Problem to solve =
Copy out exactly the stretch below, from the line with "2007 Barnett Harley-Davidson" through the line with "Used Volkswagen Golf", both included; the pictures stay out.

........

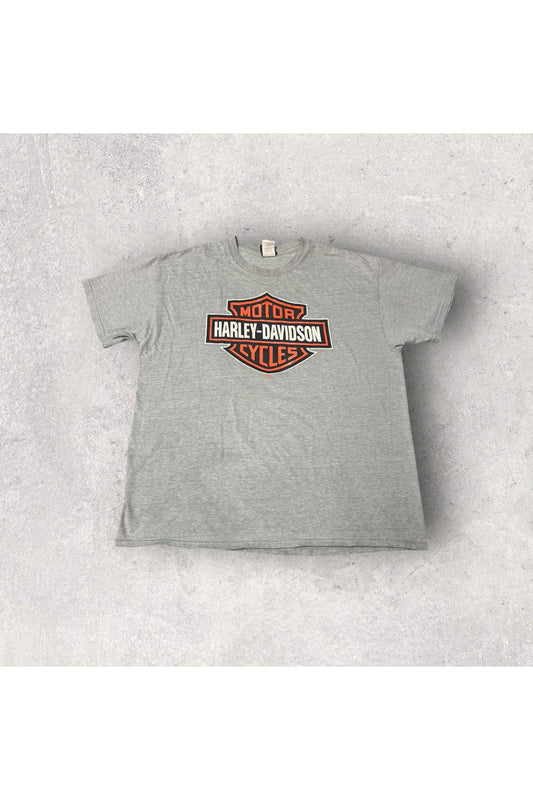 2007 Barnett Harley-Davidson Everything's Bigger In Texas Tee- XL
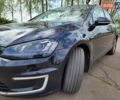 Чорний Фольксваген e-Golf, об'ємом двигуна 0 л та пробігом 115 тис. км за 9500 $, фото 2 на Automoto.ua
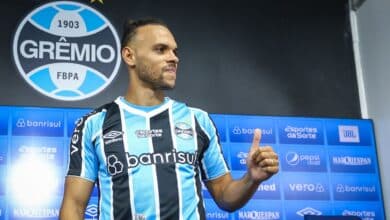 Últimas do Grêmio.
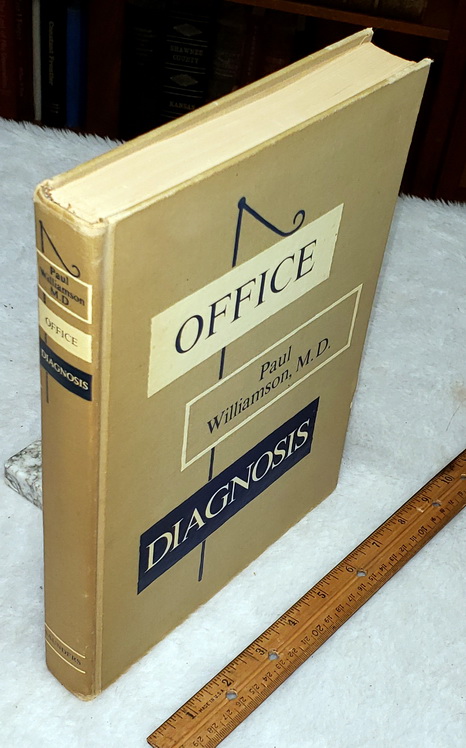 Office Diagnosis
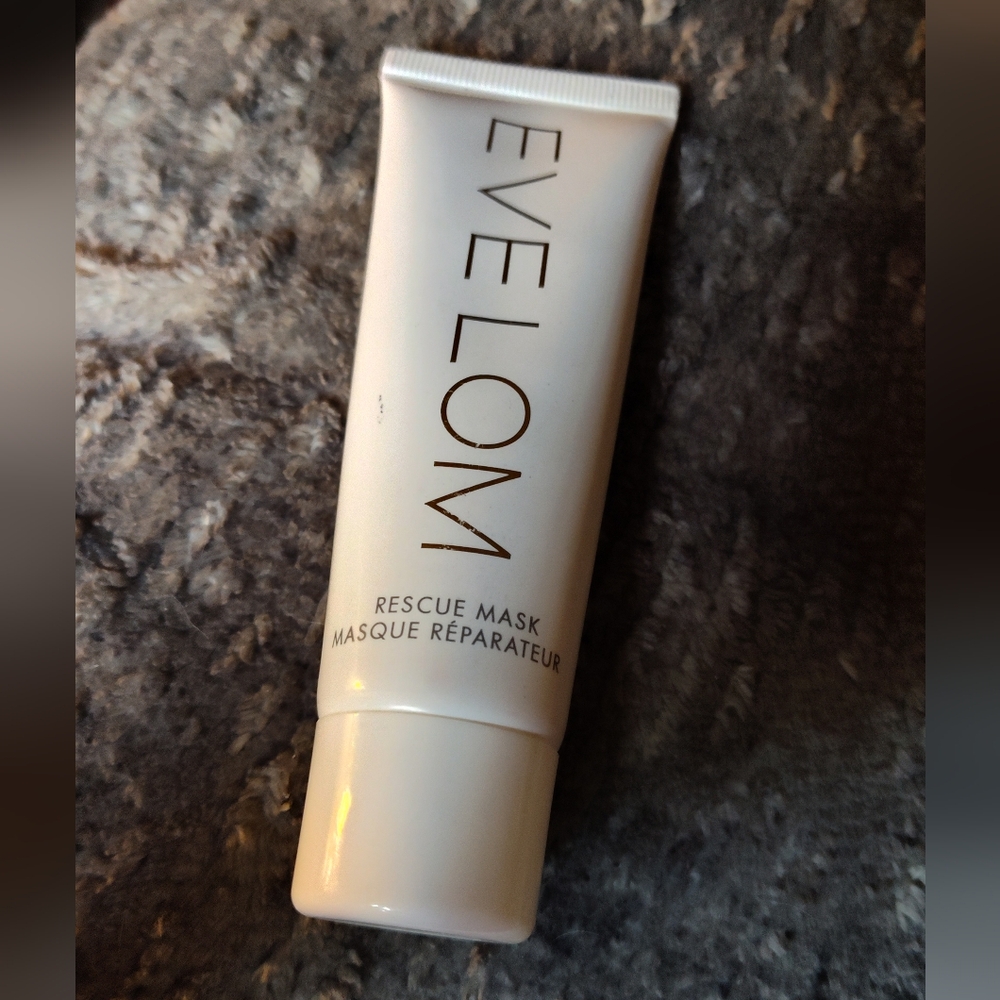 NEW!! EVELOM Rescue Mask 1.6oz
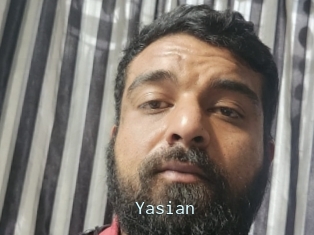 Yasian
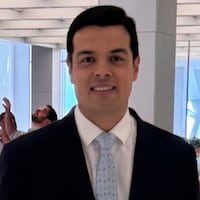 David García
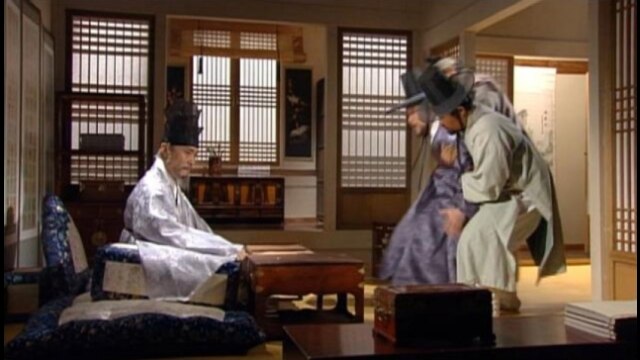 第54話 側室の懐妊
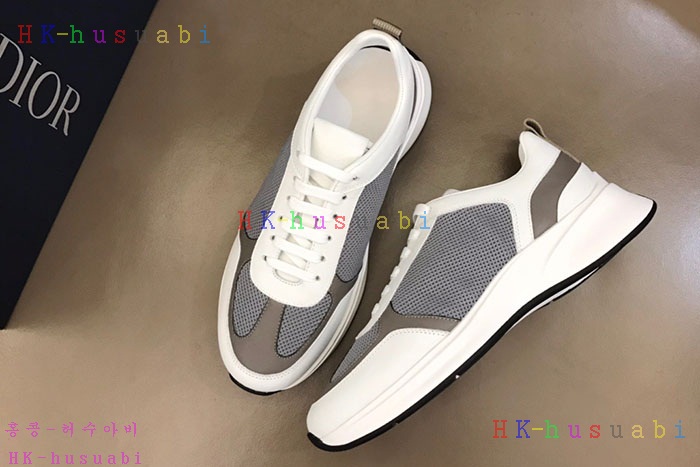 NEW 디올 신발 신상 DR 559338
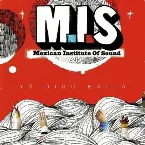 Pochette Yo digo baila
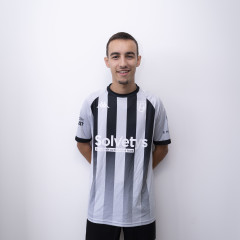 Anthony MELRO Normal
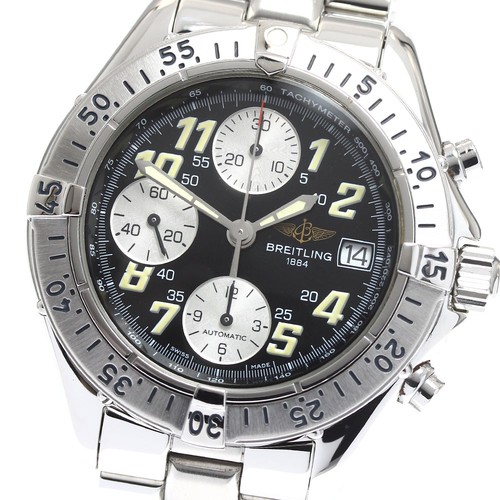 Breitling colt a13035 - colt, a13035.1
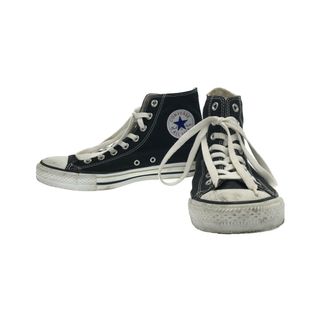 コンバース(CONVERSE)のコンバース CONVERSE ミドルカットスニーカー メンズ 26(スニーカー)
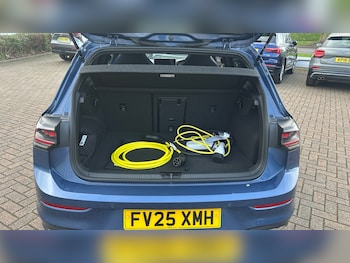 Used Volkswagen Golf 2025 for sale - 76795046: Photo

........

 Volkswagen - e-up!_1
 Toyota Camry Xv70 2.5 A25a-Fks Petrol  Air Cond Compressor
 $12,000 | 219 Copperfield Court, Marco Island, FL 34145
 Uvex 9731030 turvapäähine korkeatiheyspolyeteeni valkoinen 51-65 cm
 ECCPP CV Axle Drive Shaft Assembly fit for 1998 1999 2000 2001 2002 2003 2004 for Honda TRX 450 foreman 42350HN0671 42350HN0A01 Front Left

........

Output for this task =
 2007 Barnett Harley-Davidson Everything's Bigger In Texas Tee- XL
 Чорний Фольксваген e-Golf, об'ємом двигуна 0 л та пробігом 115 тис. км за 9500 $, фото 2 на Automoto.ua
 Últimas do Grêmio.
 Office Diagnosis
 NEW!! EVELOM Rescue Mask 1.6oz
 Yasian
 David García
 第54話 側室の懐妊
 NEW 디올 신발 신상 DR 559338
 Pochette Yo digo baila
 Anthony MELRO Normal
 Breitling colt a13035 - colt, a13035.1
 コンバース(CONVERSE)のコンバース CONVERSE ミドルカットスニーカー メンズ 26(スニーカー)
 Used Volkswagen Golf 2025 for sale - 76795046: Photo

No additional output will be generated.